NDP forestry critic, NDP MLA to hold public meeting on state of industry

By GERRY WARNER
Townsman Staff

October 3 2008

NDP provincial forestry critic Bob Simpson and Columbia River – Revelstoke MLA Norm Macdonald are in Cranbrook tonight to speak at a public meeting about the crisis in the province’s forest industry.

Simpson, who represents the forest-dependent region of Cariboo North, says the meeting will focus on solutions to problems in the devastated industry.

“More than 14,000 jobs have been lost from the industry since the beginning of 2007,” said Simpson.  “Yet this industry is critically important to communities like Revelstoke, Golden, Radium, Canal Flats, Kimberley and Cranbrook.”

The timing of Simpson’s visit is less than a week after an announcement by Tembec Inc. that it will be cutting sawmill production in mills in the East Kootenay and Ontario because of declining lumber prices and the collapse of the US housing market.

The mills at Elko and Canal Flats will be shut down for one week each in October and November, which will lead to lower output at the company’s finger-joint operation in Cranbrook in October and November.

Simpson said its shut-downs like these that are causing so much havoc in forest-dependent communities throughout the Interior of BC.  Despite this, the government has taken little, if any action, he said.

“Forest communities are waiting for the Campbell government to offer some real solutions to ensure the long-term viability of the industry that helped to build this province.” Simpson said.  “We haven’t seen any solutions from the BC Liberals, just a round-table discussion.”

Simpson is visiting a series of communities throughout the BC Interior this fall to hear from British Columbians on the state of the forest industry.  Macdonald said he’s glad Simpson is visiting Kimberley and Cranbrook.

“I’m looking forward to having Bob Simpson in this area, sharing the NDP’s five-point forestry plan.  Forest workers in my area tell me that the industry is in crisis and the Campbell government is doing nothing to protect forest workers.”

Under its five-point plan, a NDP government would create a green plan for provincial forests, including a comprehensive assessment of resources, create a community and worker stability program, establish a permanent commission on forestry and embark on softwood lumber and tenure reform.  Meanwhile former Cranbrook resident Bob Matters, chairman of the United Steelworkers Wood Council, said the forest industry in BC is also suffering from the Softwood Lumber Agreement negotiated by the federal Conservative government almost two years ago.

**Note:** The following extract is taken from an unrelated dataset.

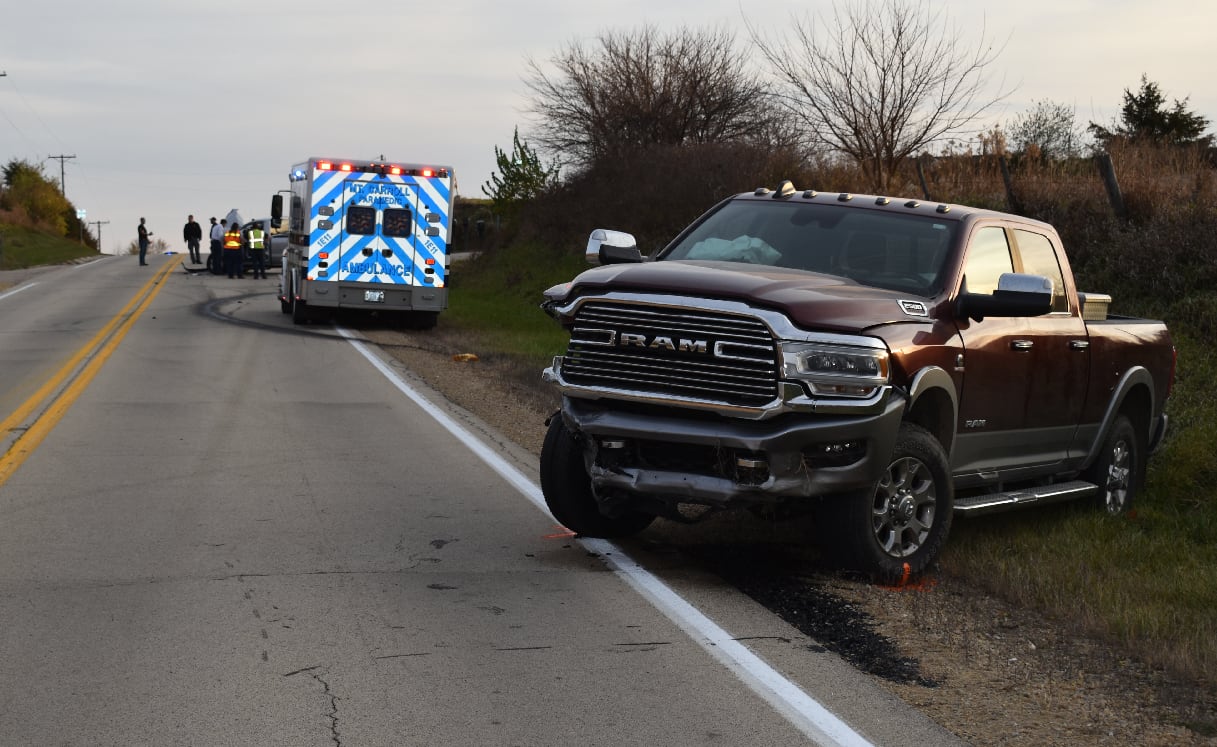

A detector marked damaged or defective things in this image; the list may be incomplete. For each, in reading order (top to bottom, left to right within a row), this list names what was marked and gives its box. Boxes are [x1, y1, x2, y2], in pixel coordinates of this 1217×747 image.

damaged ram truck [536, 181, 1176, 580]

“Everyone knows it was an awful deal.  After all, it raised the penalty for exporting lumber to the US from a combined rate of 10.8 per cent to 15 percent and it also hit Canada with a so-called ‘surge mechanism’ designed to discourage investment in Canadian mills.”

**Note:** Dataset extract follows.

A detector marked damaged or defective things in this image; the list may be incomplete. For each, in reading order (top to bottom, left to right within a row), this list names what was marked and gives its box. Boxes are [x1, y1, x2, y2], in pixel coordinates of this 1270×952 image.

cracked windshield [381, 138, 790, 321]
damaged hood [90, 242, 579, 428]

Adding insult to injury, Matters said the deal also handed a half billion dollars to US producers that brought on the softwood lumber war against Canadian producers in the first place.

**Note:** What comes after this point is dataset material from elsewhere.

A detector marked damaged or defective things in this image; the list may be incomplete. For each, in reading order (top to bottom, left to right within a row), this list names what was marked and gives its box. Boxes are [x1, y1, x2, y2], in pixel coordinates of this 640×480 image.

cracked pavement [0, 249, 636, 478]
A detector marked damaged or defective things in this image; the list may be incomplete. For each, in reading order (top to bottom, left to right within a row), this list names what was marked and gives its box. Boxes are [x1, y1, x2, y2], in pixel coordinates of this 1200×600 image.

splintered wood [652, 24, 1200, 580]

“On top of all this, Canada was inches away from winning the (soft-wood) dispute before the World Trade Organization, NAFTA and the US courts,” said Matters.  “So n wonder they (the forest industry) are howling.  I’d howl too if I were a forest company CEO…

Matters said Canada was ‘sold out’ by politicians on the softwood lumber deal, including BC Premier Gordon Campbell and Conservative Trade Minister David Emerson and this is only adding to the pain being felt by workers in the industry now.